熱硬化性樹脂は、加熱すると硬くなり、再び軟化しない樹脂で、種類として、フェノール樹脂、不飽和ポリエステル、ポリウレタンなどがある。
熱可塑性樹脂は、加熱すると軟らかくなり、冷えると硬くなる樹脂で、種類として、ポリプロピレン、ポリ塩化ビニール、ABS樹脂、ポリアミド(ナイロン)などがある。

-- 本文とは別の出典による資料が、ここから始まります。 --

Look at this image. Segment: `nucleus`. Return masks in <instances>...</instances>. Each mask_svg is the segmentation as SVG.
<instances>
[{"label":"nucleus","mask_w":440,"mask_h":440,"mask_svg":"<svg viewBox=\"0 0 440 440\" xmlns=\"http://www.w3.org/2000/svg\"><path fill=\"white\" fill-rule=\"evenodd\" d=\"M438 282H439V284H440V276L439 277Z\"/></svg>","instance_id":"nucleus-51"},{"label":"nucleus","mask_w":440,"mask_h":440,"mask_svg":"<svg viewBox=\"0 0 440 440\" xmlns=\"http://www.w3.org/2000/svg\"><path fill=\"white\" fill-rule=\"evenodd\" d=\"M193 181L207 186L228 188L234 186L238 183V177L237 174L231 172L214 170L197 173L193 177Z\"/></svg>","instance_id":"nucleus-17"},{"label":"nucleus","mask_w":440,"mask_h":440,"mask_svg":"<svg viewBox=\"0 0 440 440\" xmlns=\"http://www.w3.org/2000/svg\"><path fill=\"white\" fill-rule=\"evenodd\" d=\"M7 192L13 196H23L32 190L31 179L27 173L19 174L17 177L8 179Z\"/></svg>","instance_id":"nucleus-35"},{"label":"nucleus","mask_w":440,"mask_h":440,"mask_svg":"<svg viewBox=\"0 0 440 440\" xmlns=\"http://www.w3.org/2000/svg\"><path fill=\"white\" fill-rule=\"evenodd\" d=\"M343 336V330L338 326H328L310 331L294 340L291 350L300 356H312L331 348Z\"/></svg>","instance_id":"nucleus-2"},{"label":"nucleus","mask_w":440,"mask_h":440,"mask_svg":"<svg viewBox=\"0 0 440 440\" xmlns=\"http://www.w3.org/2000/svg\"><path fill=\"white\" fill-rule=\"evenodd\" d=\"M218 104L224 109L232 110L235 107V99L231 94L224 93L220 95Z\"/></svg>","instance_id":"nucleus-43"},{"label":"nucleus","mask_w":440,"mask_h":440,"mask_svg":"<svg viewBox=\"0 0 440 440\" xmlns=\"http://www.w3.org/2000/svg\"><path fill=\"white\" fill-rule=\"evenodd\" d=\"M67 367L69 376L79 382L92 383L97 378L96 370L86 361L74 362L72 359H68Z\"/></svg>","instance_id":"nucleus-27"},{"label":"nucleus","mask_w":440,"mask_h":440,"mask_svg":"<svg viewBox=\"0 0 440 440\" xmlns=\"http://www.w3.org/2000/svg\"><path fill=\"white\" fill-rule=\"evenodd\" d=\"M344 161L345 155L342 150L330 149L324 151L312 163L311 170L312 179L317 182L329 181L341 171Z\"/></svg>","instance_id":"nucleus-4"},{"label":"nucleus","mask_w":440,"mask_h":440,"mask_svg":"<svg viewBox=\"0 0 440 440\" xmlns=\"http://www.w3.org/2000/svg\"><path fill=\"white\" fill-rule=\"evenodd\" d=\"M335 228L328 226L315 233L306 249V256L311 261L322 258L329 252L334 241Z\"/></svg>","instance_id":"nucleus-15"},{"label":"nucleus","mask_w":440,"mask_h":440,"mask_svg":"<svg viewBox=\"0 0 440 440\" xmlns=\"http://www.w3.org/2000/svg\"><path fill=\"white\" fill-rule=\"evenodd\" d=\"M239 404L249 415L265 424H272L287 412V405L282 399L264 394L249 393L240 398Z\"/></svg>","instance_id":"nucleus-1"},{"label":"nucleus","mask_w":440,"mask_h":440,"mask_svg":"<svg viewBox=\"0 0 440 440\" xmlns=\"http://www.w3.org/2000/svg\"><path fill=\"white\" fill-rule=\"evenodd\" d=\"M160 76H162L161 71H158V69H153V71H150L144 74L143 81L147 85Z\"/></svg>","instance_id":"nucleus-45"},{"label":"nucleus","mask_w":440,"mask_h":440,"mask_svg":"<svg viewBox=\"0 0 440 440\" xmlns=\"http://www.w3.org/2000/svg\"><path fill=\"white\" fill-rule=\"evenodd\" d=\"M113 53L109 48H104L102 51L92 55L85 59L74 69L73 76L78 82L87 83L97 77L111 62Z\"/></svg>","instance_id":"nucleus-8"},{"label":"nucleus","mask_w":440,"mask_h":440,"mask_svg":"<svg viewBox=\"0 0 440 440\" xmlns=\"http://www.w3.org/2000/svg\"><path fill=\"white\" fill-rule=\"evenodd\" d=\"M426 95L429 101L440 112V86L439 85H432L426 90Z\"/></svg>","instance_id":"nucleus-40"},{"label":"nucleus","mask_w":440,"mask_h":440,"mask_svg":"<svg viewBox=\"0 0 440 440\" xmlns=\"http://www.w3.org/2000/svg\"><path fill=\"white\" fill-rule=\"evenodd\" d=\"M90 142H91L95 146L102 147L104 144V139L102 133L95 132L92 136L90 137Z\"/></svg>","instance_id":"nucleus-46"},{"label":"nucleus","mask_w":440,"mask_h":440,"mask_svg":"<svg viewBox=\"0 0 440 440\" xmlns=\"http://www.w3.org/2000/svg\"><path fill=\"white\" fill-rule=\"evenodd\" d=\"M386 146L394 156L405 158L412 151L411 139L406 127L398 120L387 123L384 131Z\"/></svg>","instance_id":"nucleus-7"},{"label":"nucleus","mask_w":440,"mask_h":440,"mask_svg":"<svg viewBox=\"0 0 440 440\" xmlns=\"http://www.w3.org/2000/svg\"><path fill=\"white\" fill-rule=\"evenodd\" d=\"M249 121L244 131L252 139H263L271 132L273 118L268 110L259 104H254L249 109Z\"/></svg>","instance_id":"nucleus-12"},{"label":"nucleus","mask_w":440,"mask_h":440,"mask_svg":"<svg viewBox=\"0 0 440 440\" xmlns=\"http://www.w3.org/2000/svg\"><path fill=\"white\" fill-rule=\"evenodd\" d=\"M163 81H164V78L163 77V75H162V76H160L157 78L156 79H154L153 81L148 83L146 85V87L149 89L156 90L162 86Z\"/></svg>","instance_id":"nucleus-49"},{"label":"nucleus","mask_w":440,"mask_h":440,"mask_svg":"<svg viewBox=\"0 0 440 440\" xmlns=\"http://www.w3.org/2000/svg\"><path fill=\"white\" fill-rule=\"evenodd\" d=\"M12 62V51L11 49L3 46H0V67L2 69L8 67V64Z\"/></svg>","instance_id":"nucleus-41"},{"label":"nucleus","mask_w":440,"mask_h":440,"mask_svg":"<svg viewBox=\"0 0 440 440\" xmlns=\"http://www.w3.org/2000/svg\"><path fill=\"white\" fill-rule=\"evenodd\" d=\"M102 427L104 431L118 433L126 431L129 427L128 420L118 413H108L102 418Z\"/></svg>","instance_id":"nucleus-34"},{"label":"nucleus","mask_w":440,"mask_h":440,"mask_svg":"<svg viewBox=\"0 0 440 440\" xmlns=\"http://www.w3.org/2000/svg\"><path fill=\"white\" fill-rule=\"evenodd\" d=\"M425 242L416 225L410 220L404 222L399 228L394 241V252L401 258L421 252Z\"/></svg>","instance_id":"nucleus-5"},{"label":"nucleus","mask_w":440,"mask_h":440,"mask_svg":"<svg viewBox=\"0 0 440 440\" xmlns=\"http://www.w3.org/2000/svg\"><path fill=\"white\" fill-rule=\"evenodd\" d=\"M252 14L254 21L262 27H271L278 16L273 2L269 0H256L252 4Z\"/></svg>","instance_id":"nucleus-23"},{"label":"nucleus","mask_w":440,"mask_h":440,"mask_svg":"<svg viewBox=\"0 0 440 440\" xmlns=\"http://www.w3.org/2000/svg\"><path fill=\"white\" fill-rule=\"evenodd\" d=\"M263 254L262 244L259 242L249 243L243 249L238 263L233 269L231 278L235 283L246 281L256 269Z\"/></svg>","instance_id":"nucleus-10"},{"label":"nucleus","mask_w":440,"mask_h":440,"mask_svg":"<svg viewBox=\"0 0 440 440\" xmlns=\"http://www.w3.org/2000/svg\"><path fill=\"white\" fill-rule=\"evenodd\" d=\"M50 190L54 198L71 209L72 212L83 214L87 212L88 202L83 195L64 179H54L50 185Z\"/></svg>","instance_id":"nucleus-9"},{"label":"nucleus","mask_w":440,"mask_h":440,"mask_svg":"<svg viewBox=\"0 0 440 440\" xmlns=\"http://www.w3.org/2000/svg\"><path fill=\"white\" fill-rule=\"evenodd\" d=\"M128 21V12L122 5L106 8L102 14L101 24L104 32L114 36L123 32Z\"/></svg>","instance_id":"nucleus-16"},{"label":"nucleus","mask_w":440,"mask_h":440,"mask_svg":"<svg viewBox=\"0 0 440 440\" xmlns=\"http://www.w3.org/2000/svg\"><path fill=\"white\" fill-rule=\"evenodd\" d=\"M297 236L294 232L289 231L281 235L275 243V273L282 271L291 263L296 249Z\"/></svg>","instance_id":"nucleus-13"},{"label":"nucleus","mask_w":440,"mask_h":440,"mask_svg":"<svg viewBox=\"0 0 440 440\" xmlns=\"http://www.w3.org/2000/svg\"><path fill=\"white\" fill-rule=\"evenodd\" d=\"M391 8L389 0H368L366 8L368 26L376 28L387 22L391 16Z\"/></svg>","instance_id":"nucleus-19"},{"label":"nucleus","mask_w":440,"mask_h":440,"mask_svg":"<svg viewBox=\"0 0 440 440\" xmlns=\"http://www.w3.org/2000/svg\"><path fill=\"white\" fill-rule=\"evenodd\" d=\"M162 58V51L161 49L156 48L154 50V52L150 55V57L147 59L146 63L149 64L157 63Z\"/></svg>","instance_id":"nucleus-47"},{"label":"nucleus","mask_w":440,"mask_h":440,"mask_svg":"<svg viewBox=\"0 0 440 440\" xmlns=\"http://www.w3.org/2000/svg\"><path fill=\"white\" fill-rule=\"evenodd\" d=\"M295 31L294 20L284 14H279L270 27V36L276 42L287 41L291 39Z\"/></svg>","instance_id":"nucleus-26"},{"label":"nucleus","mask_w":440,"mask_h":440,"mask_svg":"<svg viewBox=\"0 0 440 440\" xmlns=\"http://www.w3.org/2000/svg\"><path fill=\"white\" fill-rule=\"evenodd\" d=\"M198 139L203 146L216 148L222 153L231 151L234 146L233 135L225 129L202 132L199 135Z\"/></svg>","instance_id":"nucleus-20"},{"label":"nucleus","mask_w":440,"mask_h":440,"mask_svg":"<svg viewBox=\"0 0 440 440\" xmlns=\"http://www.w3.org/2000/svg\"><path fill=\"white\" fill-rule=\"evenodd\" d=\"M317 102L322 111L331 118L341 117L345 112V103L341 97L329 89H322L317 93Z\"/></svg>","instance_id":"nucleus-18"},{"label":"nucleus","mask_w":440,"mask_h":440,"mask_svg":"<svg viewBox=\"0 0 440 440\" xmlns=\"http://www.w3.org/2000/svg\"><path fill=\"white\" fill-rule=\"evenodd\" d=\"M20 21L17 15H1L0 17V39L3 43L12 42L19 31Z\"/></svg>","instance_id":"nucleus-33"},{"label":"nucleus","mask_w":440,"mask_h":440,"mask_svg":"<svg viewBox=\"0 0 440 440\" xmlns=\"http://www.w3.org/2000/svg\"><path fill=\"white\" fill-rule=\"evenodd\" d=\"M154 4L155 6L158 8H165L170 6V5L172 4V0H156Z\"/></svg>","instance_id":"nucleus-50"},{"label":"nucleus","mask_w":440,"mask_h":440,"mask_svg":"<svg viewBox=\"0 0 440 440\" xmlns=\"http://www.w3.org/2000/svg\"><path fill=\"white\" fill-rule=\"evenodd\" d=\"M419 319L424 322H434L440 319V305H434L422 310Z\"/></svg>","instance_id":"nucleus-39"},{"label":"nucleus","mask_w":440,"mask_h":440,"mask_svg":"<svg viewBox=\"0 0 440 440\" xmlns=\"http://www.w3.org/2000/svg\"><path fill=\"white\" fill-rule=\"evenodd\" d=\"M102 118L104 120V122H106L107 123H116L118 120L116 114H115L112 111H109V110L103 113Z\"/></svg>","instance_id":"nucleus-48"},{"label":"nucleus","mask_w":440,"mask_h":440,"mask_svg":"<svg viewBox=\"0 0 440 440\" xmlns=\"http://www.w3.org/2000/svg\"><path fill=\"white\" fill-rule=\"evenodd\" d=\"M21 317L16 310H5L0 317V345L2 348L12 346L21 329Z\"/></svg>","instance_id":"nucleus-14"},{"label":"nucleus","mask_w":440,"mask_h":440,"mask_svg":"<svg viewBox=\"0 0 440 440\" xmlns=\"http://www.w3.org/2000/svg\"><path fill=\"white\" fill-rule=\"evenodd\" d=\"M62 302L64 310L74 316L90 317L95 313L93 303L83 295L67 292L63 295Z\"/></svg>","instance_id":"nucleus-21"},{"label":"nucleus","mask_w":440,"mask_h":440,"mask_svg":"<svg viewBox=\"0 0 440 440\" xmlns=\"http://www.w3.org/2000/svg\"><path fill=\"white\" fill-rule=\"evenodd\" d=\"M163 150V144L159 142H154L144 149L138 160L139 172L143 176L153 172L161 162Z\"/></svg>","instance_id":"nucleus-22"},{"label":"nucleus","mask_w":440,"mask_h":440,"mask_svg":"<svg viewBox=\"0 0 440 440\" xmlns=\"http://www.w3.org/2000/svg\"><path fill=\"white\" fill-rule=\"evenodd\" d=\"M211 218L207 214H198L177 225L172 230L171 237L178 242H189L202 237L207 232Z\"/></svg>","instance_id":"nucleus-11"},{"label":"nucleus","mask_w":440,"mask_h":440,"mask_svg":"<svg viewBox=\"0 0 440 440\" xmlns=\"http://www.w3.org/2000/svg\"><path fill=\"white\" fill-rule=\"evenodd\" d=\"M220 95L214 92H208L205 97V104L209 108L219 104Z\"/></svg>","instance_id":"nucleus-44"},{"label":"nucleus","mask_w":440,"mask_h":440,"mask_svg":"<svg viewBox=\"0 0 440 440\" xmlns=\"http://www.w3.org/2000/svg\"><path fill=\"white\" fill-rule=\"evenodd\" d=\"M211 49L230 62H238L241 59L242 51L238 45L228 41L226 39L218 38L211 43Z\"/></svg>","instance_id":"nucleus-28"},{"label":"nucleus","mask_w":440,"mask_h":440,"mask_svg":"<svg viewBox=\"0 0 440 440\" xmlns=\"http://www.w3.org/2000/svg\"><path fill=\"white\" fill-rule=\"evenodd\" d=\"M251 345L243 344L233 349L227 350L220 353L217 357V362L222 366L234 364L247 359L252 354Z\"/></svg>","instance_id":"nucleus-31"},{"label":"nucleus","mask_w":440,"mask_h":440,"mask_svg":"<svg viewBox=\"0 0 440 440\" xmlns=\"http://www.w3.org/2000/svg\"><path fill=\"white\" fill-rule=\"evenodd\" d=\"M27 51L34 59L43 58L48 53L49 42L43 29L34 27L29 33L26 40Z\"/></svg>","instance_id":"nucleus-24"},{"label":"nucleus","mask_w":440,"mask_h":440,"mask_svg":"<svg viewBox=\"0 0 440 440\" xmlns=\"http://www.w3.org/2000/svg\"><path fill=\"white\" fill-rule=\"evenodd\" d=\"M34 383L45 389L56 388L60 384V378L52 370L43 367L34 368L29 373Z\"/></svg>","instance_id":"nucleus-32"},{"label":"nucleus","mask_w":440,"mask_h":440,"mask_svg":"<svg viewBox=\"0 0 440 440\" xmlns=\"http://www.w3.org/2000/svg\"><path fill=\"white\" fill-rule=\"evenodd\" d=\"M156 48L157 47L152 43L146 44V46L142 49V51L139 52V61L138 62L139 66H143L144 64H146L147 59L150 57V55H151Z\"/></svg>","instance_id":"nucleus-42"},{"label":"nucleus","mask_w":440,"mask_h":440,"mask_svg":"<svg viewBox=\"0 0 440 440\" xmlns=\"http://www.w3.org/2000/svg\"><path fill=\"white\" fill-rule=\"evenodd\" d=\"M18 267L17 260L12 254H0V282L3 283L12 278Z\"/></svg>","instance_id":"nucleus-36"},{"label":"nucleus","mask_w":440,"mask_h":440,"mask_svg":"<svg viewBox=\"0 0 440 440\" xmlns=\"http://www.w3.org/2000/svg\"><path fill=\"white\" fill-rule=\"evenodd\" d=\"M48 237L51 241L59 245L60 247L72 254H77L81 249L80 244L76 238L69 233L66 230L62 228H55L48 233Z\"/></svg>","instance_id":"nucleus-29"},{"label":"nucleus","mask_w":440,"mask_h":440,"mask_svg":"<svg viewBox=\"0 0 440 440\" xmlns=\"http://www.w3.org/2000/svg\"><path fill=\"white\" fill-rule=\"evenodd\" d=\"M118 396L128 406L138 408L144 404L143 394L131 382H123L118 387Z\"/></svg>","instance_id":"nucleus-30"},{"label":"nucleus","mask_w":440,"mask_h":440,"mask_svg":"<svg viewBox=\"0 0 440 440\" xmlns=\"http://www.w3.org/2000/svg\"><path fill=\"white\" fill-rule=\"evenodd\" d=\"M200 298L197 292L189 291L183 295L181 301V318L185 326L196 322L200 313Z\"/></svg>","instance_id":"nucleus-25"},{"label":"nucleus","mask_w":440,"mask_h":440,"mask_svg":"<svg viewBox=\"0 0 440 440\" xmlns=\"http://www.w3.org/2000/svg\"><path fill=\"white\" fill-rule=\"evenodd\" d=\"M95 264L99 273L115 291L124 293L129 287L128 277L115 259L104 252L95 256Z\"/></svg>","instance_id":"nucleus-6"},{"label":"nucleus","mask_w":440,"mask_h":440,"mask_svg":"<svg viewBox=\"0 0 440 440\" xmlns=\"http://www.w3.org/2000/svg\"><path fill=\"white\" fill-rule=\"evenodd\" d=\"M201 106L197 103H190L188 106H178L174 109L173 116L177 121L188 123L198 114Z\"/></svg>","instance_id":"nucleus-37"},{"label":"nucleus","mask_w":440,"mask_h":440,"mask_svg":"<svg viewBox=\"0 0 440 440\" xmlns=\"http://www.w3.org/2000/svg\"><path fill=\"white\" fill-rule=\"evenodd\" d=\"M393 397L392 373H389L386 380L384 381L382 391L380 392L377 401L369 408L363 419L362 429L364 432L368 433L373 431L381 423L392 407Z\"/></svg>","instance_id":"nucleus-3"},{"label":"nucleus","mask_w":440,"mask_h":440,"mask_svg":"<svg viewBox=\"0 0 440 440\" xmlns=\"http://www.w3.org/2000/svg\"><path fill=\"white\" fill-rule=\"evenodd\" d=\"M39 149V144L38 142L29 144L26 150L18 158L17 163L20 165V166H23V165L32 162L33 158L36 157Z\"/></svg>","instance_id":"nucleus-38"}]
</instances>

(注)合成樹脂は、一般にプラスチックと呼ばれるが、プラスチックとは”可塑性がある”を意味する言葉である。
図に示す部品は、合成樹脂の用途の一例である。
(2)複合材
複合材は、合成樹脂と繊維、あるいは繊維と金属を結合成形させて、軽量化と共に強化を図ったもので、種類としてFRP(繊維強化樹脂)、FRM(繊維強化金属)などがある。
FRPのうち、不飽和ポリエステルをマット状のガラス繊維に含浸させて成形したものが、GFRP(ガラス繊維強化樹脂)と呼ばれ、剛性、耐久性などに優れているので、軽量化を目的として、ボデー外板などに使用されている。
FRMは、剛性、耐熱性、耐摩耗性などを向上させて軽量化を図ったもので、強度を向上させるために繊維には炭素繊維などが、金属にはアルミにウムなどが用いられている。部品の用途はピストンやコンロッドの一部に使用されている。